--- Extrait du document ---

Les hommes de Nohotia se bousculent au sommet d’une digue de terre haute de six mètres. Dans l’obscurité grandissante, à travers la plaine inondable où poussent des choux, des aubergines et des fleurs de moutarde, ils observent les énormes formes émerger de l’ombre des arbres bordant les rives du fleuve Brahmapoutre. Des hommes aux yeux troubles sont assis autour de petits feux de camps et débitent des troncs d’arbres avec leurs hachettes pour alimenter le feu durant la nuit. Pendu à un arbre, un pneu se consume en crépitant. Au village, des femmes dans des huttes de bambou préparent du poisson au curry pour nourrir les hommes sur le rempart. Deux projecteurs peu puissants balayent sans trêve les champs. La digue a été construite pour contenir le Brahmapoutre lors de sa crue annuelle, mais aujourd’hui, elle représente la dernière ligne de défense contre les éléphants.

--- Items extraits ---

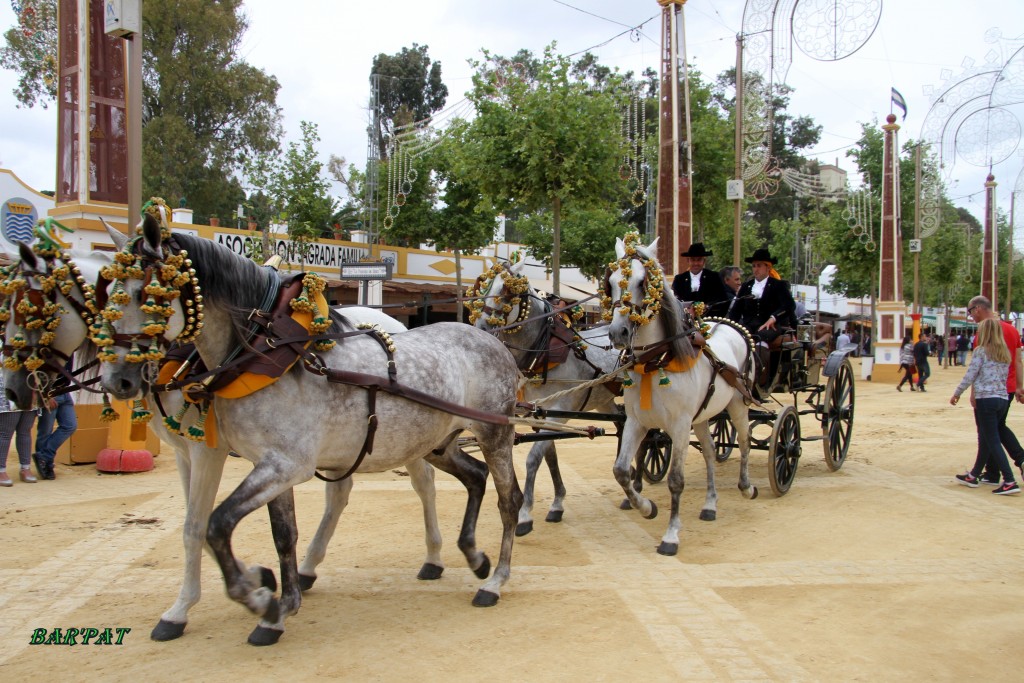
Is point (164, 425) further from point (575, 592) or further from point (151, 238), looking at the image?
point (575, 592)

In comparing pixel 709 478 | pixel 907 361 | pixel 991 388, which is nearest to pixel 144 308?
pixel 709 478

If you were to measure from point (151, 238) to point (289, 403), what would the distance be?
1.06m

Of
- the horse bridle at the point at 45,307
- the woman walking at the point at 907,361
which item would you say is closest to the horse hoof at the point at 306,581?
the horse bridle at the point at 45,307

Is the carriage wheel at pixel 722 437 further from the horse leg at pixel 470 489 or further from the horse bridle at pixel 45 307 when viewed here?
the horse bridle at pixel 45 307

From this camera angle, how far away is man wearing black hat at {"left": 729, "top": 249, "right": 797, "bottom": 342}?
829cm

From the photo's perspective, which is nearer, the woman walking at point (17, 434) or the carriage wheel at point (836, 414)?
the woman walking at point (17, 434)

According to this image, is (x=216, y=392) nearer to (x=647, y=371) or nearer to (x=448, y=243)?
(x=647, y=371)

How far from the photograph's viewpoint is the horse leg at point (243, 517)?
3611mm

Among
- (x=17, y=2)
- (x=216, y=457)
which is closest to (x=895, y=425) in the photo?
(x=216, y=457)

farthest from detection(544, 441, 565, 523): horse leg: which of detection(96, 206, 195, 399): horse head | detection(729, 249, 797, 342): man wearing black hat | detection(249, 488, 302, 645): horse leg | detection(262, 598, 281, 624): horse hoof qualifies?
detection(96, 206, 195, 399): horse head

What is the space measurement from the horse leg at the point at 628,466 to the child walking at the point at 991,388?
13.6 ft

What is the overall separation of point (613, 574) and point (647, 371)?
169 centimetres

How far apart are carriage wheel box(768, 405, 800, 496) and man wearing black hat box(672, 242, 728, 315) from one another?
4.58 ft

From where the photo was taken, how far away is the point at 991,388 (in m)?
8.20
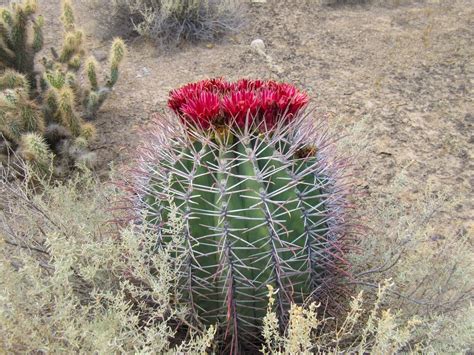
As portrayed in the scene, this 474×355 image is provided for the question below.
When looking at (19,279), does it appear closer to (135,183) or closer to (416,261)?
(135,183)

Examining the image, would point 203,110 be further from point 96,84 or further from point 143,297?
point 96,84

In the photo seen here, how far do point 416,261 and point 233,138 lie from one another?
4.25ft

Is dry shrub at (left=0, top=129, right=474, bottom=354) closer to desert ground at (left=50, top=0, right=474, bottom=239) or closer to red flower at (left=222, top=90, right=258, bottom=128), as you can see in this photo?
red flower at (left=222, top=90, right=258, bottom=128)

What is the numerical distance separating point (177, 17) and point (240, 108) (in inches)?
166

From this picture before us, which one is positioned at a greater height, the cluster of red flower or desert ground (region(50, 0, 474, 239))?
the cluster of red flower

---

__Consigne de travail 1__.
Citez toutes les plantes qui, selon l'extrait, poussent dans la plaine inondable.
__Consigne de travail 2__.
Reproduisez tout le passage de l'extrait, de « Les hommes de » jusqu'à « contre les éléphants. ».
Les items ci-dessus forment un matériau distinct de l'extrait.

__Réponse rédigée 1__.
Des choux, des aubergines et des fleurs de moutarde.

__Réponse rédigée 2__.
Les hommes de Nohotia se bousculent au sommet d’une digue de terre haute de six mètres. Dans l’obscurité grandissante, à travers la plaine inondable où poussent des choux, des aubergines et des fleurs de moutarde, ils observent les énormes formes émerger de l’ombre des arbres bordant les rives du fleuve Brahmapoutre. Des hommes aux yeux troubles sont assis autour de petits feux de camps et débitent des troncs d’arbres avec leurs hachettes pour alimenter le feu durant la nuit. Pendu à un arbre, un pneu se consume en crépitant. Au village, des femmes dans des huttes de bambou préparent du poisson au curry pour nourrir les hommes sur le rempart. Deux projecteurs peu puissants balayent sans trêve les champs. La digue a été construite pour contenir le Brahmapoutre lors de sa crue annuelle, mais aujourd’hui, elle représente la dernière ligne de défense contre les éléphants.